# [Records shown]
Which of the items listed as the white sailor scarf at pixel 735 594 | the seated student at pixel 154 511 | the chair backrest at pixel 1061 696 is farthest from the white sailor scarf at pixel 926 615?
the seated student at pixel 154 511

...

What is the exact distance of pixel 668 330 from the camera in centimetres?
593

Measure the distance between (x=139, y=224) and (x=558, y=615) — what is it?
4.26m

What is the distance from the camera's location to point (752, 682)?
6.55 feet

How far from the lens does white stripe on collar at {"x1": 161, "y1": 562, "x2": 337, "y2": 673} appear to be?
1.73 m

# [Task directions]
Please pull out every line of the records that contains the word "white", copying each one in full; case counts.

# [Exercise solution]
Which of the items listed as the white sailor scarf at pixel 735 594 | the seated student at pixel 154 511 | the chair backrest at pixel 1061 696 is farthest from the white sailor scarf at pixel 926 615?
How far from the lens does white stripe on collar at {"x1": 161, "y1": 562, "x2": 337, "y2": 673} appear to be?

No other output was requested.